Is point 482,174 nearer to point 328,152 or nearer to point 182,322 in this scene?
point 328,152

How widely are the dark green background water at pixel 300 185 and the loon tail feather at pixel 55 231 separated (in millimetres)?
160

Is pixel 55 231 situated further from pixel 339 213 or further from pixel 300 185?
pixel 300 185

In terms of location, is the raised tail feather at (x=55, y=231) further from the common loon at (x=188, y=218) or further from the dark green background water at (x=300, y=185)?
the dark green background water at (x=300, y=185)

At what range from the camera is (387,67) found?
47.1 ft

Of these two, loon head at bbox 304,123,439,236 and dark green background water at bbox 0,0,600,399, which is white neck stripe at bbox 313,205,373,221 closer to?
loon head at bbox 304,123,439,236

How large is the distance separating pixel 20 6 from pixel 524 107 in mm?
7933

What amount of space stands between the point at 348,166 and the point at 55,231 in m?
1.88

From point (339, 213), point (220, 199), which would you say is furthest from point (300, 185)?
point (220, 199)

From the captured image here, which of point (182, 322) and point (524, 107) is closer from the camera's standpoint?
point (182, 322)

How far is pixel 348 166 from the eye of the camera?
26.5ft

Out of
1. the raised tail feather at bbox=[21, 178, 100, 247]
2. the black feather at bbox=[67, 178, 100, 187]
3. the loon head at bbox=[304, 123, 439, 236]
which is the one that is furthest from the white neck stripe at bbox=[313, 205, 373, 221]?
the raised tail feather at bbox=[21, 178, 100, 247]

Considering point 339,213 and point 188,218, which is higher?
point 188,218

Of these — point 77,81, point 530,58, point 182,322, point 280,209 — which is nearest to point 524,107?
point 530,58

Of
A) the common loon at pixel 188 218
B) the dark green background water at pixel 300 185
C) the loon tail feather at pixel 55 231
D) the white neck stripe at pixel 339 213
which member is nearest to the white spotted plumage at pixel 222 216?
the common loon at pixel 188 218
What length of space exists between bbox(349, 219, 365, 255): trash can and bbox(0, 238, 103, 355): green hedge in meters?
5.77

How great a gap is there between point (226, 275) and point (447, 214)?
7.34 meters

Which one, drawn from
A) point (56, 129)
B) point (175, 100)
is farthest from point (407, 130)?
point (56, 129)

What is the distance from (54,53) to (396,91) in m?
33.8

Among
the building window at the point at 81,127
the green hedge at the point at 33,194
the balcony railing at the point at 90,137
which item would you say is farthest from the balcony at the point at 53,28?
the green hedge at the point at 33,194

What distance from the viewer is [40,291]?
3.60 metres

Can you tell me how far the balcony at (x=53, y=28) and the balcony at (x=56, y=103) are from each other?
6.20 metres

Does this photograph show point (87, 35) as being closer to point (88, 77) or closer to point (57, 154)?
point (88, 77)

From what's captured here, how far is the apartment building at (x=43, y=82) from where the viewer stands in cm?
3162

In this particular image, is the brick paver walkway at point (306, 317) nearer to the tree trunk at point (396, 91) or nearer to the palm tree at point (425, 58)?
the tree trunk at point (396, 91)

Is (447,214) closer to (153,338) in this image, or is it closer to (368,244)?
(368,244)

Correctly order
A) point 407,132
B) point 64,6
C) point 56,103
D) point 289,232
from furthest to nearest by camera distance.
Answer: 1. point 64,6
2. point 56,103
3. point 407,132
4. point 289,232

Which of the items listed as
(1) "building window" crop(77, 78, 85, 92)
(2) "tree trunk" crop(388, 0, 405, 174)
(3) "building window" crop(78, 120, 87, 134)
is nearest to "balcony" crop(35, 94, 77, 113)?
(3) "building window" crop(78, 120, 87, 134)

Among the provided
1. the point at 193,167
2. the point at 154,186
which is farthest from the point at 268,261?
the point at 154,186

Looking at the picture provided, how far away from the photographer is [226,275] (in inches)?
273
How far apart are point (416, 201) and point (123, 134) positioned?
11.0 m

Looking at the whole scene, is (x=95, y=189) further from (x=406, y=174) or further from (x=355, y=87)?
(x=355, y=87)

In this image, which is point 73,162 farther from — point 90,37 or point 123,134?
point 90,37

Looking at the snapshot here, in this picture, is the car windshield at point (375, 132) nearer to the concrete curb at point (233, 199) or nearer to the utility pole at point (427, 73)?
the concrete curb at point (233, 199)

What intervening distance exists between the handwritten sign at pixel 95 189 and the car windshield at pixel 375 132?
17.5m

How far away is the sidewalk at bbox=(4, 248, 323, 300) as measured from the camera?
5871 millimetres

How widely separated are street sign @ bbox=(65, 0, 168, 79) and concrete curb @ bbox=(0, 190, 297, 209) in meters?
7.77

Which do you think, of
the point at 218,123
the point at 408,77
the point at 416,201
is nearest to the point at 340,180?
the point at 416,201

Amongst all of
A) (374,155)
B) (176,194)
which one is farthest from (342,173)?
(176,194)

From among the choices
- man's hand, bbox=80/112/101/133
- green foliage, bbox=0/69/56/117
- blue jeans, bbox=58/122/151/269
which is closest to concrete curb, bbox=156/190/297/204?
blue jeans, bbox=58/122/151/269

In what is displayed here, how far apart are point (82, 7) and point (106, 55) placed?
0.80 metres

───

## [Requirements]
Write out all of the data above again, word for word.

## [Task answer]
Is point 482,174 nearer to point 328,152 or nearer to point 182,322 in this scene?
point 328,152

How widely are the dark green background water at pixel 300 185 and the loon tail feather at pixel 55 231 separated (in millimetres)?
160

Is pixel 55 231 situated further from pixel 339 213 or further from pixel 300 185?
pixel 300 185

In terms of location, is the raised tail feather at (x=55, y=231) further from the common loon at (x=188, y=218) or further from the dark green background water at (x=300, y=185)?
the dark green background water at (x=300, y=185)

At what range from the camera is (387,67) found?
47.1 ft

Of these two, loon head at bbox 304,123,439,236 and dark green background water at bbox 0,0,600,399, which is white neck stripe at bbox 313,205,373,221 closer to?
loon head at bbox 304,123,439,236

How large is the distance separating pixel 20 6 from pixel 524 107 in mm?
7933

What amount of space stands between the point at 348,166 and the point at 55,231 in m?
1.88

From point (339, 213), point (220, 199), which would you say is furthest from point (300, 185)?
point (220, 199)

From the captured image here, which of point (182, 322) and point (524, 107) is closer from the camera's standpoint?
point (182, 322)

How far is pixel 348 166 from the eye of the camera?
26.5ft

Out of
1. the raised tail feather at bbox=[21, 178, 100, 247]
2. the black feather at bbox=[67, 178, 100, 187]
3. the loon head at bbox=[304, 123, 439, 236]
which is the one that is furthest from the white neck stripe at bbox=[313, 205, 373, 221]?
the raised tail feather at bbox=[21, 178, 100, 247]

Considering point 339,213 and point 188,218, which is higher?
point 188,218

Of these — point 77,81, point 530,58, point 182,322, point 280,209 — which is nearest to point 524,107?
point 530,58

Of
A) the common loon at pixel 188 218
B) the dark green background water at pixel 300 185
C) the loon tail feather at pixel 55 231
D) the white neck stripe at pixel 339 213
which member is nearest to the white spotted plumage at pixel 222 216?
the common loon at pixel 188 218
What length of space exists between bbox(349, 219, 365, 255): trash can and bbox(0, 238, 103, 355): green hedge in meters?
5.77

How great a gap is there between point (226, 275) and point (447, 214)?
7.34 meters

Which one, drawn from
A) point (56, 129)
B) point (175, 100)
is farthest from point (407, 130)?
point (56, 129)

What is the distance from (54,53) to (396,91) in m?
33.8

Among
the building window at the point at 81,127
the green hedge at the point at 33,194
the balcony railing at the point at 90,137
which item would you say is farthest from the balcony at the point at 53,28?
the green hedge at the point at 33,194

What distance from the viewer is [40,291]?
3.60 metres

Can you tell me how far the balcony at (x=53, y=28) and the balcony at (x=56, y=103) are from each other?
6.20 metres

Does this photograph show point (87, 35) as being closer to point (88, 77) or closer to point (57, 154)?
point (88, 77)

From what's captured here, how far is the apartment building at (x=43, y=82) from where the viewer stands in cm?
3162

In this particular image, is the brick paver walkway at point (306, 317) nearer to the tree trunk at point (396, 91) or nearer to the palm tree at point (425, 58)?
the tree trunk at point (396, 91)

Is (447,214) closer to (153,338) in this image, or is it closer to (368,244)?
(368,244)

Correctly order
A) point 407,132
B) point 64,6
C) point 56,103
D) point 289,232
from furthest to nearest by camera distance.
Answer: 1. point 64,6
2. point 56,103
3. point 407,132
4. point 289,232

Which of the items listed as
(1) "building window" crop(77, 78, 85, 92)
(2) "tree trunk" crop(388, 0, 405, 174)
(3) "building window" crop(78, 120, 87, 134)
is nearest to "balcony" crop(35, 94, 77, 113)?
(3) "building window" crop(78, 120, 87, 134)

Among the provided
1. the point at 193,167
2. the point at 154,186
which is farthest from the point at 268,261?
the point at 154,186

Looking at the picture provided, how far away from the photographer is [226,275] (in inches)?
273
How far apart are point (416, 201) and point (123, 134) positioned?
11.0 m

Looking at the whole scene, is (x=95, y=189) further from (x=406, y=174) or further from (x=355, y=87)?
(x=355, y=87)

In this image, which is point 73,162 farther from — point 90,37 or point 123,134?
point 90,37

Looking at the snapshot here, in this picture, is the car windshield at point (375, 132) nearer to the concrete curb at point (233, 199) or nearer to the utility pole at point (427, 73)?
the concrete curb at point (233, 199)

What intervening distance exists between the handwritten sign at pixel 95 189 and the car windshield at pixel 375 132?
17.5m

How far away is the sidewalk at bbox=(4, 248, 323, 300) as measured from the camera?
5871 millimetres

How widely separated are street sign @ bbox=(65, 0, 168, 79) and concrete curb @ bbox=(0, 190, 297, 209) in meters?
7.77

Which do you think, of
the point at 218,123
the point at 408,77
the point at 416,201
is nearest to the point at 340,180?
the point at 416,201

Amongst all of
A) (374,155)
B) (176,194)
which one is farthest from (342,173)?
(176,194)

From among the choices
- man's hand, bbox=80/112/101/133
- green foliage, bbox=0/69/56/117
- blue jeans, bbox=58/122/151/269
which is closest to concrete curb, bbox=156/190/297/204?
blue jeans, bbox=58/122/151/269

In what is displayed here, how far apart are point (82, 7) and point (106, 55) placed?
0.80 metres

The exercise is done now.